For many summers I visited Shree Muktananda Ashram with other Siddha Yogis from France to participate in center leader trainings and other courses. Although the visits during my summer vacation time were very short, they were incredible. During the rest of the year, since I lived in France, there was a geographic distance between my Guru and me. It did not matter, though—Gurumayi’s teachings brought her close to me.
Then, in 2001, as I went about my busy life with a big patient list and a successful clinic, I began to notice a shift within my being. By this point it had been a few years since I had seen Gurumayi in person. When I focused on this inner shift, I recognized it as a strong desire to have Gurumayi’s darshan once again, and to be in her physical presence. I started thinking of her and missing her a lot. This longing had a quality of both sweetness and burning desire—and it was constant.
This yearning to be near Gurumayi continued—until one night when I had a dream of Gurumayi. In the dream, I was in a big meditation hall. I was all by myself, sitting on the floor, facing the pictures of the Siddha Yoga Gurus on the puja. I was praying intensely to Gurumayi, when a door on the side of the hall opened, and there she was! Gurumayi walked in—silent, majestic, radiant, and surrounded by a magnificent golden light. I felt overwhelmed by the power of her presence. When she reached my seat, she stopped. I could feel the waves of her shakti so strongly that I couldn’t even look up at her. I kept my eyes on her feet. Gurumayi put her hand on the top of my head and without her speaking, I heard her voice inside of me saying, "When are you going to understand that I am always with you?"
I woke up the next morning, deeply touched by what had happened and immensely grateful to Gurumayi for answering my prayer. I knew my darshan with Gurumayi had been real: Gurumayi had been there with me. She had shown me that we had never been separated—our love was perfect.
Gurumayi’s teaching became the strongest command I have ever received. I knew I had to follow this command. And so, during meditation one morning, I prayed that as I went about my day, I would keep, in my heart and mind, the knowledge that Gurumayi is always with me. This prayer has become a part of my regular practice. When I keep this awareness, everything in my daily life seems to align. There is a constant flow of love between Gurumayi and me, and that love flows out to people around me—to my patients, friends, and everyone I meet. Even when I am sitting by myself, I feel totally connected to this love, and it fills me with deep contentment.
Gurumayi has brought me to a greater understanding of that Sufi saying my father had taught me so many years ago: A great being nourishes, sustains, and protects the world by his or her own presence and perfect love.

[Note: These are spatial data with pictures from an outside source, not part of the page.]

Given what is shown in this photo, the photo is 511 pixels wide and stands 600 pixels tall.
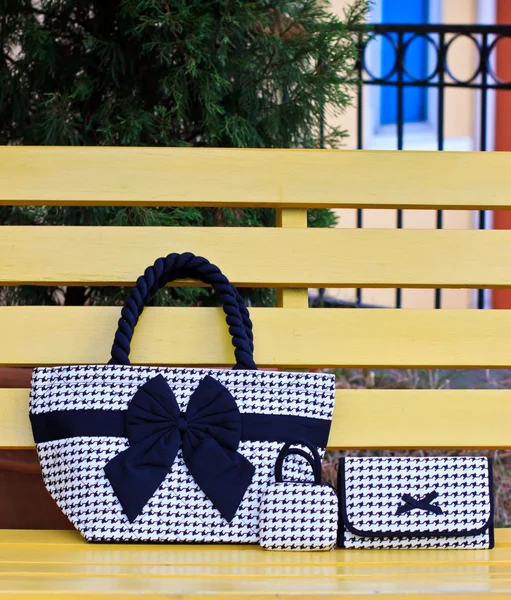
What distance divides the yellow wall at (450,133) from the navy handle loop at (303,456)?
2740 millimetres

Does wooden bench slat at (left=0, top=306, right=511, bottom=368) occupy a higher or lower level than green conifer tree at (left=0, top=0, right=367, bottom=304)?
lower

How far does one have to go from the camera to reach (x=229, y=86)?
199 centimetres

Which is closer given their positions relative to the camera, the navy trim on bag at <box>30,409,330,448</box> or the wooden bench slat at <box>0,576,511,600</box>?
the wooden bench slat at <box>0,576,511,600</box>

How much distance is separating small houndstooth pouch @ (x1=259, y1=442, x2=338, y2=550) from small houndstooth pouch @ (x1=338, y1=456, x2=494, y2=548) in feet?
0.15

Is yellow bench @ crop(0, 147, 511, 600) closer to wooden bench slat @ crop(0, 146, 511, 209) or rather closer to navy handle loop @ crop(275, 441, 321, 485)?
wooden bench slat @ crop(0, 146, 511, 209)

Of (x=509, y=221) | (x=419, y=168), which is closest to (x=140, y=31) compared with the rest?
(x=419, y=168)

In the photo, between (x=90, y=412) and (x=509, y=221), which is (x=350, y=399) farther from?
(x=509, y=221)

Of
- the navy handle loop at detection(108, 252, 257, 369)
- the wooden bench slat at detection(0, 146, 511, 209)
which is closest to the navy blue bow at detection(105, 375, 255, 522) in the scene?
the navy handle loop at detection(108, 252, 257, 369)


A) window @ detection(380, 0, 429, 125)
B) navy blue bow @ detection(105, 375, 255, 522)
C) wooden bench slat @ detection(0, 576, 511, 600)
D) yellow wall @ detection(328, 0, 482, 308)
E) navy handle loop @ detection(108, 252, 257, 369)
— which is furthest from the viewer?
window @ detection(380, 0, 429, 125)

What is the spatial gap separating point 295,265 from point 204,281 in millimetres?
197

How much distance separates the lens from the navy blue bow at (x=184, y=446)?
123cm

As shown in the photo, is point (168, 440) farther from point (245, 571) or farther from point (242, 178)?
point (242, 178)

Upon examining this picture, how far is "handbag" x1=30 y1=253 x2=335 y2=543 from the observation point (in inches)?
48.7

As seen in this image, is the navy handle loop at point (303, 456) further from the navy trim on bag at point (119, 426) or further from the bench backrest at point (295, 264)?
the bench backrest at point (295, 264)
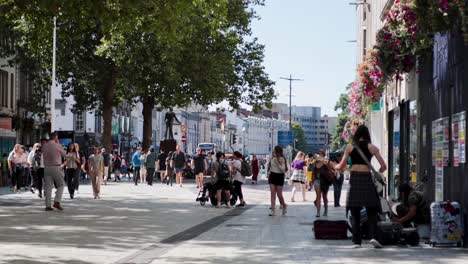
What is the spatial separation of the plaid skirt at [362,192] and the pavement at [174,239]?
0.68 m

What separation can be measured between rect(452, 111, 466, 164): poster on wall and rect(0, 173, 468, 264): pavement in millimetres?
1501

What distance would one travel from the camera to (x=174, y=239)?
1748cm

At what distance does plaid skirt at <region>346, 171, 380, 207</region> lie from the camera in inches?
614

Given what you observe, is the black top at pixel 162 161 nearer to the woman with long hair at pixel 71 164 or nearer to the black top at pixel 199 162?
the black top at pixel 199 162

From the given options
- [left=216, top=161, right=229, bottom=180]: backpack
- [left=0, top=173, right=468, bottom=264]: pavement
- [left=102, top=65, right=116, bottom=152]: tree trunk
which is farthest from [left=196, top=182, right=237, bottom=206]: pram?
[left=102, top=65, right=116, bottom=152]: tree trunk

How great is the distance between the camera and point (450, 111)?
17328mm

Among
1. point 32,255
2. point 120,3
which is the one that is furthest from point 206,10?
point 32,255

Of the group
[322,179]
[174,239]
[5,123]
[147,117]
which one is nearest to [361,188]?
[174,239]

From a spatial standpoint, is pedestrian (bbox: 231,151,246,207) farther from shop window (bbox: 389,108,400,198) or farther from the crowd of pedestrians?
shop window (bbox: 389,108,400,198)

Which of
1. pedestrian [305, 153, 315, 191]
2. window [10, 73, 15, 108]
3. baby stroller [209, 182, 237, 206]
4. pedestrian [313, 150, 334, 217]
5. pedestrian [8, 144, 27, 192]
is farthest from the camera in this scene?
window [10, 73, 15, 108]

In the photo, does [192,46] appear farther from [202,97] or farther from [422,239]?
[422,239]

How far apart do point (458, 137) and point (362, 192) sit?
1932mm

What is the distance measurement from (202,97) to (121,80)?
4.84m

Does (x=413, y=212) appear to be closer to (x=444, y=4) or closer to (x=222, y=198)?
(x=444, y=4)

The Guru’s presence is everywhere, and that is how the Guru nourishes and protects the world. That is how the Guru nourishes and protects me, no matter how close or far away we are physically.
I understand now that Gurumayi is inviting me to let go of my sense of separateness and enter into that state of perfect union in which she lives all the time.
I am deeply grateful to my beloved Gurumayi for nourishing and protecting me in this way. This Guru-disciple relationship is the most precious part of my life—it is what sustains me.